Use of Eculizumab in Pediatric Patients With Transplant Associated Thrombotic Microangiopathy

Laura Gomez-Ganda; Maria Isabel Benitez-Carabante; Aurora Fernandez-Polo; Marina Muñoz-Lopez; Berta Renedo-Miro; Gema Ariceta; Cristina Diaz De Heredia

doi:10.3389/fped.2021.761726

Use of Eculizumab in Pediatric Patients With Transplant Associated Thrombotic Microangiopathy

Front Pediatr. 2021 Nov 11:9:761726. doi: 10.3389/fped.2021.761726. eCollection 2021.

Authors

Laura Gomez-Ganda¹, Maria Isabel Benitez-Carabante², Aurora Fernandez-Polo¹, Marina Muñoz-Lopez³, Berta Renedo-Miro¹, Gema Ariceta³, Cristina Diaz De Heredia²

Affiliations

¹ Pharmacy Department, Vall d'Hebron University Hospital, Barcelona, Spain.
² Pediatric Oncology and Hematology Service, Hematopoietic Stem Cell Transplantation Section, Vall d'Hebron University Hospital, Barcelona, Spain.
³ Pediatric Nephrology Department, Vall d'Hebron University Hospital, Barcelona, Spain.

Abstract

Background: Transplant-associated thrombotic microangiopathy (TA-TMA) is a serious complication of hematopoietic stem cell transplantation (HSCT) associated with high morbidity and mortality. High-risk TA-TMA (hrTA-TMA) is characterized by multifactorial endothelial damage caused by environmental stressors, dysregulation of the complement system, and genetic predisposition. Complement inhibitors have significantly decreased mortality and are the current treatment of choice. In this article, we describe our experience with the use of eculizumab in pediatric patients diagnosed with hrT-TMA after HSCT. Method: Retrospective study of pediatric patients with hrTA-TMA treated with eculizumab between January 2016 and December 2020. Results: Four pediatric patients aged 1, 12, 14, and 17 years at the time of HSCT were diagnosed with hrTA-TMA and treated with eculizumab during the study.
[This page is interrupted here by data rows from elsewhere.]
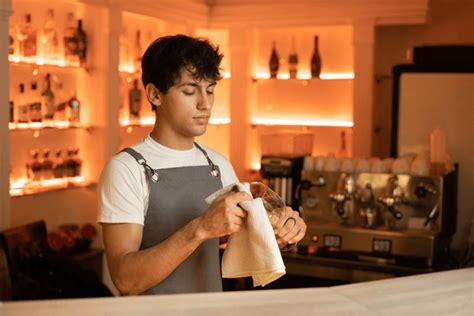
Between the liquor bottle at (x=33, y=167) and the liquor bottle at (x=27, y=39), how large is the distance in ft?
2.08

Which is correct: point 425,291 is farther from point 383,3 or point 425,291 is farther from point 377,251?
point 383,3

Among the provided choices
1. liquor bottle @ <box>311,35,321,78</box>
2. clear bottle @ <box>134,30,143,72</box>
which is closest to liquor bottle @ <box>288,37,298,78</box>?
liquor bottle @ <box>311,35,321,78</box>

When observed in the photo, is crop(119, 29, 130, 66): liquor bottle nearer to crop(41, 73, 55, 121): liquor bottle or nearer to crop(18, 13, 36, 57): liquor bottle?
crop(41, 73, 55, 121): liquor bottle

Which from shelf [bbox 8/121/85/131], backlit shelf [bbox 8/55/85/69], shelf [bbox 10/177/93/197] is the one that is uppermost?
backlit shelf [bbox 8/55/85/69]

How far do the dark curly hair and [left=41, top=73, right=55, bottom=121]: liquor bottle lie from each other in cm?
310

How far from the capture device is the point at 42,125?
471 centimetres

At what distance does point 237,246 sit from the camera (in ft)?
5.67

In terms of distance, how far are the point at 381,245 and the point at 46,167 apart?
2287 millimetres

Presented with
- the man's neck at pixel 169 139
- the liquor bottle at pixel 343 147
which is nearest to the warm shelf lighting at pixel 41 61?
the liquor bottle at pixel 343 147

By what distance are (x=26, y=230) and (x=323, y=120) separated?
3093 millimetres

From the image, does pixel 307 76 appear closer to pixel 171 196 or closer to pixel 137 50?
pixel 137 50

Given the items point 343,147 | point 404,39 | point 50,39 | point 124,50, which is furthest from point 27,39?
point 404,39

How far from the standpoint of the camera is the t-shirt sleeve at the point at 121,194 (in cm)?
174

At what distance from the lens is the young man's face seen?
182 centimetres
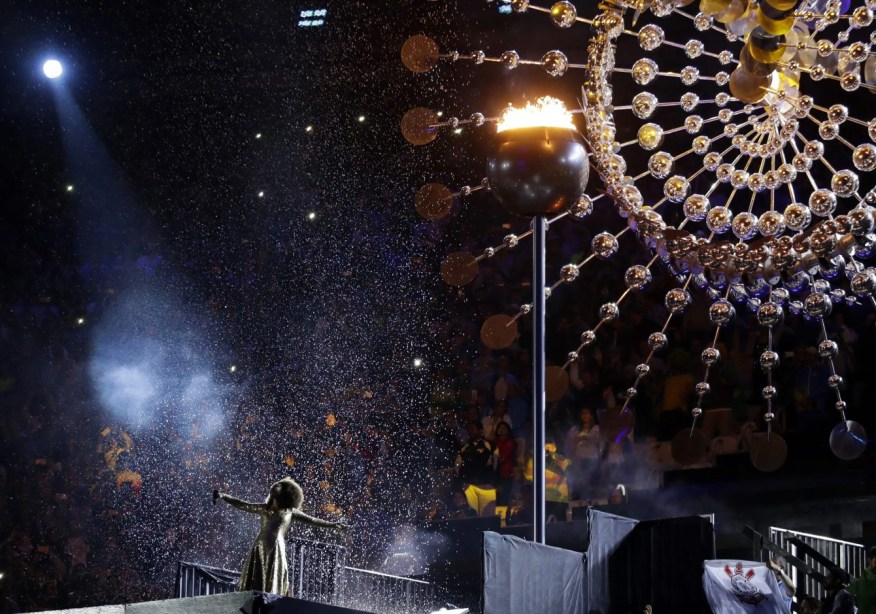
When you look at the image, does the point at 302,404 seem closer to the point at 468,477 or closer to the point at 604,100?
the point at 468,477

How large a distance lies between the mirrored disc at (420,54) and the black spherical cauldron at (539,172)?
2.14 metres

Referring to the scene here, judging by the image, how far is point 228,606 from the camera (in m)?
3.88

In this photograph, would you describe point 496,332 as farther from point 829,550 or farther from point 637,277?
point 829,550

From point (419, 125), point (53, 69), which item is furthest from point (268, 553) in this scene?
point (53, 69)

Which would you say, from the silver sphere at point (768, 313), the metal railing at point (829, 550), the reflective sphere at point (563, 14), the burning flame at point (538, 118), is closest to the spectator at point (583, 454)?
the metal railing at point (829, 550)

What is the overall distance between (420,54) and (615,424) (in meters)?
6.06

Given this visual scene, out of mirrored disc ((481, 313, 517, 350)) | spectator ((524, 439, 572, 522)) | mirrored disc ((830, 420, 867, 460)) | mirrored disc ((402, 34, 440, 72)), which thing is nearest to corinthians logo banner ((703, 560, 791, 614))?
mirrored disc ((830, 420, 867, 460))

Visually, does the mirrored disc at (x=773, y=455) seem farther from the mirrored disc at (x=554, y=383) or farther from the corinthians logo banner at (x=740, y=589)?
the mirrored disc at (x=554, y=383)

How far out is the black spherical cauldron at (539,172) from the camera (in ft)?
9.12

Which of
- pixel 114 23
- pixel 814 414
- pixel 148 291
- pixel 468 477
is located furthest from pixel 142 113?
pixel 814 414

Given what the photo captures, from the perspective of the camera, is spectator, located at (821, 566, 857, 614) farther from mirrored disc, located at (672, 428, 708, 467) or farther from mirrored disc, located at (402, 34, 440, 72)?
mirrored disc, located at (402, 34, 440, 72)

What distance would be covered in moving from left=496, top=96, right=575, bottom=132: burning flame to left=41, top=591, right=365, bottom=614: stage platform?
68.9 inches

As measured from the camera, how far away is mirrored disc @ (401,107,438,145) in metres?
5.25

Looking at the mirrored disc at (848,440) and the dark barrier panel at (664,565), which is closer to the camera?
the mirrored disc at (848,440)
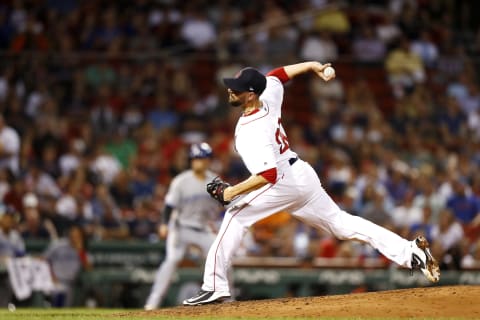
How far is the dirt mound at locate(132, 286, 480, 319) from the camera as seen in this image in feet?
29.4

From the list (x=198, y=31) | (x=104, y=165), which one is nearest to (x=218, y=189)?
(x=104, y=165)

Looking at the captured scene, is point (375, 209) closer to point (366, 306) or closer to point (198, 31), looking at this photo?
point (198, 31)

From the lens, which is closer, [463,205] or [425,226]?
[425,226]

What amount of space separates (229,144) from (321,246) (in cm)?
302

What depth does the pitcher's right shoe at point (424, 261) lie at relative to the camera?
9.28m

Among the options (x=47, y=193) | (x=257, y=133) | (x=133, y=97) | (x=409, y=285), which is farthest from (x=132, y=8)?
(x=257, y=133)

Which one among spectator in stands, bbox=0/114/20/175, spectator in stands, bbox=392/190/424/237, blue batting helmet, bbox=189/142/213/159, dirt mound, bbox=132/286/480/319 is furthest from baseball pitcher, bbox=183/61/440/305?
spectator in stands, bbox=0/114/20/175

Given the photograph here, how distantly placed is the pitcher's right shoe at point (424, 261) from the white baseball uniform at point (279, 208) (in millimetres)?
57

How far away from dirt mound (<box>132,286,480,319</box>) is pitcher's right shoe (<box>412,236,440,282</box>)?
0.21m

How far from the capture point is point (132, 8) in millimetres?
20438

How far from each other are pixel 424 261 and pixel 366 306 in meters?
0.62

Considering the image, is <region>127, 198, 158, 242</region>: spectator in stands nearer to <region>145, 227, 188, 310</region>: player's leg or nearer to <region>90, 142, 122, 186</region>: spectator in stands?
<region>90, 142, 122, 186</region>: spectator in stands

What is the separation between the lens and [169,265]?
13.3 metres

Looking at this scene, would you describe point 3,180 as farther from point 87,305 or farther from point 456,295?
point 456,295
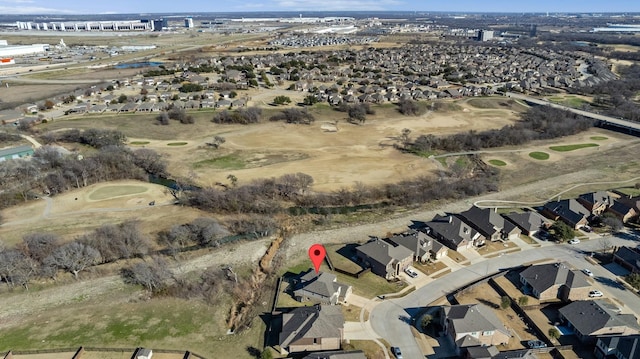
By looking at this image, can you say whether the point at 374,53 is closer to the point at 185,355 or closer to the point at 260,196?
the point at 260,196

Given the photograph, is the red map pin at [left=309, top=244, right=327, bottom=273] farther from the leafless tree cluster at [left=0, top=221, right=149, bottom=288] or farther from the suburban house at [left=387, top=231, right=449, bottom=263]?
the leafless tree cluster at [left=0, top=221, right=149, bottom=288]

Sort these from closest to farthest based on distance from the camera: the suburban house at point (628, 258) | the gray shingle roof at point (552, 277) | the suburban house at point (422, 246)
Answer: the gray shingle roof at point (552, 277), the suburban house at point (628, 258), the suburban house at point (422, 246)

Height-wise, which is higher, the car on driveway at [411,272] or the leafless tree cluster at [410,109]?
the leafless tree cluster at [410,109]

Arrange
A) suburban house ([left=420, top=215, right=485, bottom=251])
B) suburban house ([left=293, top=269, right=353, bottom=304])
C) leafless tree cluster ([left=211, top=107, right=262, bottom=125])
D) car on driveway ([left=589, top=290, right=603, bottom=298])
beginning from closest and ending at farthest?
suburban house ([left=293, top=269, right=353, bottom=304]) < car on driveway ([left=589, top=290, right=603, bottom=298]) < suburban house ([left=420, top=215, right=485, bottom=251]) < leafless tree cluster ([left=211, top=107, right=262, bottom=125])

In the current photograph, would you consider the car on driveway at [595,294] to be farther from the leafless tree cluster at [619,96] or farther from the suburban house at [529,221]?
the leafless tree cluster at [619,96]

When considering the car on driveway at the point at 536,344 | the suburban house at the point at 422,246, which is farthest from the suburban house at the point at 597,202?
the car on driveway at the point at 536,344

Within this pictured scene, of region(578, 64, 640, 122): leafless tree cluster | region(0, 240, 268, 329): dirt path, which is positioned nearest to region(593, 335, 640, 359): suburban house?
region(0, 240, 268, 329): dirt path

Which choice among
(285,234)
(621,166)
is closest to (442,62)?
(621,166)
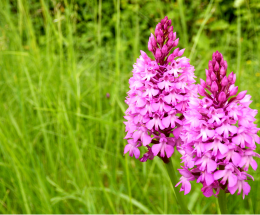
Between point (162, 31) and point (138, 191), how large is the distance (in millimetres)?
1496

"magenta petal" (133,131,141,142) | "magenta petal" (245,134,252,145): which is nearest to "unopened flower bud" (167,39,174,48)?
"magenta petal" (133,131,141,142)

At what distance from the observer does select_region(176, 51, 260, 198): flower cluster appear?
3.31ft

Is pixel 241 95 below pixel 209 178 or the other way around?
the other way around

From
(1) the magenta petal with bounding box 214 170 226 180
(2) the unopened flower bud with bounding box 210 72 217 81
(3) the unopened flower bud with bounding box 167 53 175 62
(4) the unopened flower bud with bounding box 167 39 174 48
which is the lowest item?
(1) the magenta petal with bounding box 214 170 226 180

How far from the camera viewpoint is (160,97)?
1.20m

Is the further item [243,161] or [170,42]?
[170,42]

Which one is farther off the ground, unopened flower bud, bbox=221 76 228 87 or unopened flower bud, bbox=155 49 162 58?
unopened flower bud, bbox=155 49 162 58

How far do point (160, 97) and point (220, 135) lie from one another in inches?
11.1

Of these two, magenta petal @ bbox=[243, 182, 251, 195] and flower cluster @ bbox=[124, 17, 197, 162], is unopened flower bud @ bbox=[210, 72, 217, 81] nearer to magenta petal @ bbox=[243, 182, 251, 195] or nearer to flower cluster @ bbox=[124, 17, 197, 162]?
flower cluster @ bbox=[124, 17, 197, 162]

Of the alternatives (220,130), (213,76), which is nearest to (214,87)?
(213,76)

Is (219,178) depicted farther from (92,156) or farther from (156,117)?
(92,156)

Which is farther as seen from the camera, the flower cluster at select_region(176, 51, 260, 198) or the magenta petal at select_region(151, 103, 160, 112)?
the magenta petal at select_region(151, 103, 160, 112)

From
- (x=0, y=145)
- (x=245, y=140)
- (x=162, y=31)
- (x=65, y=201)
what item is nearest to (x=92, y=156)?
(x=65, y=201)

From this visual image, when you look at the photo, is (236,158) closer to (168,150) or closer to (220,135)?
(220,135)
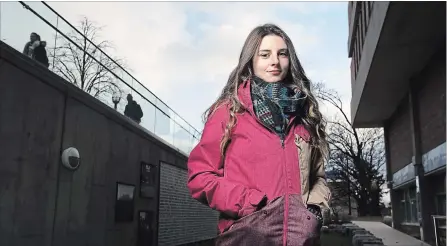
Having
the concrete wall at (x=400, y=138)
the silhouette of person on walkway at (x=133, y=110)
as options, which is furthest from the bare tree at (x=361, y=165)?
the silhouette of person on walkway at (x=133, y=110)

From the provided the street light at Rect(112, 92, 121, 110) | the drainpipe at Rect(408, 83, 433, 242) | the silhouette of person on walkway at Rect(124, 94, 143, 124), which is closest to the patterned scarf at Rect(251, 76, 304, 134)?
the street light at Rect(112, 92, 121, 110)

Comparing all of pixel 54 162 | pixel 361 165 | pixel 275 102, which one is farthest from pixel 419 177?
pixel 361 165

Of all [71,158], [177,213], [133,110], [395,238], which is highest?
[133,110]

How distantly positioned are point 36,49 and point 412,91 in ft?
43.5

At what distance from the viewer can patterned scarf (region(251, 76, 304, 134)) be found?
200 cm

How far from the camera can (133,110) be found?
13.8 meters

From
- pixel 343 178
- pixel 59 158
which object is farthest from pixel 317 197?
pixel 343 178

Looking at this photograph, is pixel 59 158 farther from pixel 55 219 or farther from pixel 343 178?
pixel 343 178

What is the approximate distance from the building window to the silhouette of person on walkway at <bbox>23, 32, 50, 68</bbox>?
52.7 ft

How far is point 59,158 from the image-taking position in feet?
28.2

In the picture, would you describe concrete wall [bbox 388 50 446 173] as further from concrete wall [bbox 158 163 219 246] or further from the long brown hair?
the long brown hair

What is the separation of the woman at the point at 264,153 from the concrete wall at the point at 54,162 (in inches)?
223

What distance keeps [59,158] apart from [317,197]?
7321 mm

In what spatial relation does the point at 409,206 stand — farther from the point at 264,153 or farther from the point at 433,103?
the point at 264,153
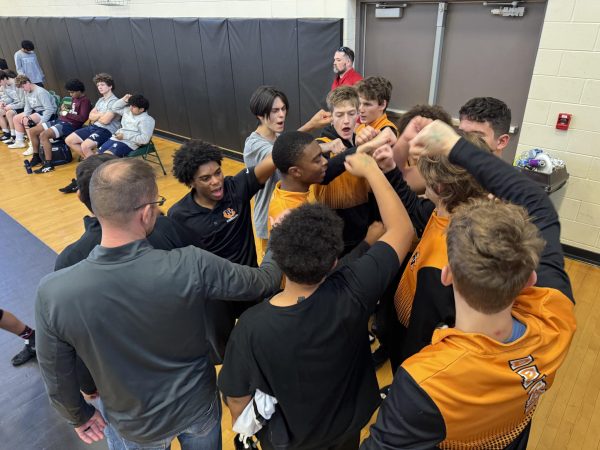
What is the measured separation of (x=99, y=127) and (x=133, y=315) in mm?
5615

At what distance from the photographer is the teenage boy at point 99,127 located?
590 cm

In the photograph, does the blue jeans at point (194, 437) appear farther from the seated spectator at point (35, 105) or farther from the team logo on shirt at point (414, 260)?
the seated spectator at point (35, 105)

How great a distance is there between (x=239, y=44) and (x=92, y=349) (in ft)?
17.3

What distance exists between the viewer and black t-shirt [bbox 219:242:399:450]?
1190 mm

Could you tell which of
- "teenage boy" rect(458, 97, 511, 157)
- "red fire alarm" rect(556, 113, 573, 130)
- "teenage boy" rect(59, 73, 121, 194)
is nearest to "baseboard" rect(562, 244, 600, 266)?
"red fire alarm" rect(556, 113, 573, 130)

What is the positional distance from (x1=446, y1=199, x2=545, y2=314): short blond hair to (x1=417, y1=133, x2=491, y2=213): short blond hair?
1.26ft

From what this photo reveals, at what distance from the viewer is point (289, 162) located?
1.94 m

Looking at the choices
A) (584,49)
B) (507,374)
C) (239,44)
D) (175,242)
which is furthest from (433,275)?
(239,44)

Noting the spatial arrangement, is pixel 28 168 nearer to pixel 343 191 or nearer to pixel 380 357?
pixel 343 191

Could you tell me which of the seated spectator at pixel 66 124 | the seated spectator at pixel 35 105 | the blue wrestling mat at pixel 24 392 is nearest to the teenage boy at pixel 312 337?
the blue wrestling mat at pixel 24 392

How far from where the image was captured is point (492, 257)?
37.5 inches

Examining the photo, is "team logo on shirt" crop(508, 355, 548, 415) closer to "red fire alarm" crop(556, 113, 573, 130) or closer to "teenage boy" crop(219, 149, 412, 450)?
"teenage boy" crop(219, 149, 412, 450)

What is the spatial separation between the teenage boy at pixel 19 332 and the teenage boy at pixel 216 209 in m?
1.55

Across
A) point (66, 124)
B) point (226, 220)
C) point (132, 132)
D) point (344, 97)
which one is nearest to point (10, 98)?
point (66, 124)
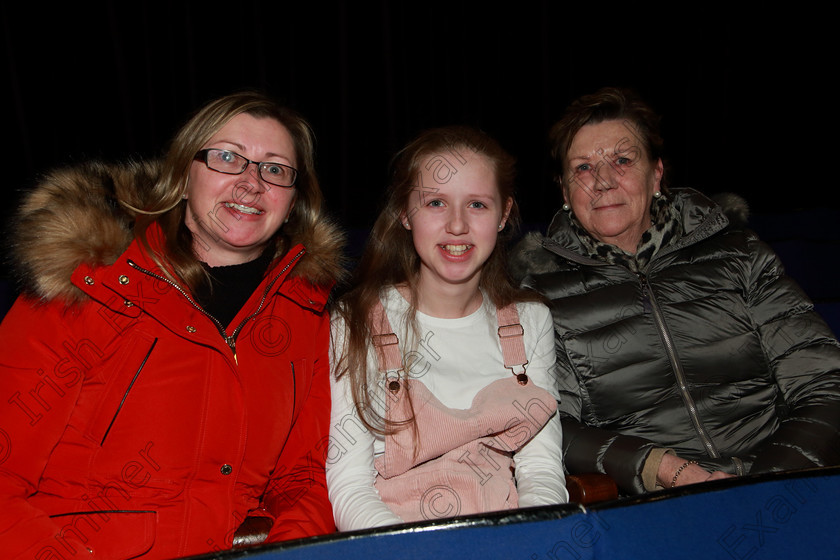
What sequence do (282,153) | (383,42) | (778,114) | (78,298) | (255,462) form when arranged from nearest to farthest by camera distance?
(78,298)
(255,462)
(282,153)
(383,42)
(778,114)

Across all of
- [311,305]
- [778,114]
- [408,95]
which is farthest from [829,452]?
[778,114]

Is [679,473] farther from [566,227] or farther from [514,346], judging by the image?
[566,227]

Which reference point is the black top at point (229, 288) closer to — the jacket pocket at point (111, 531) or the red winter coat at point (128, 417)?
the red winter coat at point (128, 417)

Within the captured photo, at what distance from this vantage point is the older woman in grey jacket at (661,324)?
1.48 meters

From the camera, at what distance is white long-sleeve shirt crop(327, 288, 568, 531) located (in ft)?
4.09

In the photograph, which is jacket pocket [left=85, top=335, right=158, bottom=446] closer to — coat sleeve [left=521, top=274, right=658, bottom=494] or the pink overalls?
the pink overalls

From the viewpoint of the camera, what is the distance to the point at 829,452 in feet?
4.47

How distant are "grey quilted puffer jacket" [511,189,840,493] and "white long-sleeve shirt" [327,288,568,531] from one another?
133 millimetres

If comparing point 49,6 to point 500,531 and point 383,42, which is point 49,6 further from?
point 500,531

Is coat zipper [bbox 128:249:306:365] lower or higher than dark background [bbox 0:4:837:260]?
lower

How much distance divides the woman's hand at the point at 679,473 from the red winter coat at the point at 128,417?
2.58 feet

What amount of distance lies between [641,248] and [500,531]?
3.87 ft

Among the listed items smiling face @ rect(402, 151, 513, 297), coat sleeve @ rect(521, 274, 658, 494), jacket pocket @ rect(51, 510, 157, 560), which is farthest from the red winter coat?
coat sleeve @ rect(521, 274, 658, 494)

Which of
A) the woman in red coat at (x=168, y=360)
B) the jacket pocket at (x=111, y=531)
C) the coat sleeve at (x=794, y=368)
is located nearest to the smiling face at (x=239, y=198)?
the woman in red coat at (x=168, y=360)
At diagnosis, they all had renal impairment with proteinuria, and hypertension under treatment with at least two antihypertensive drugs. The patient who presented multisystemic involvement died instead of treatment. The three patients with exclusive renal involvement achieved TA-TMA resolution after treatment with eculizumab for 65, 52, and 40.6 weeks and were able to stop treatment. The two patients with follow-up data one year after eculizumab withdrawal sustained a favorable response. Eculizumab was well tolerated, and with adequate vaccination and antibiotic prophylaxis, did not increase the risk of infection. Conclusions: Eculizumab appears to be both safe and effective for the treatment of hrTA-TMA in patients with renal impairment. Early diagnosis and initiation of treatment may improve response. Eculizumab withdrawal can be contemplated in patients who achieve laboratory and clinical resolution of TA-TMA.

Keywords: CH50; complement inhibitor; complement system; eculizumab; hematopoietic stem cell transplant (HSCT); hrTA-TMA; sC5b-9 (serum complement membrane attack complex); thrombotic microangiopathy (TA-TMA).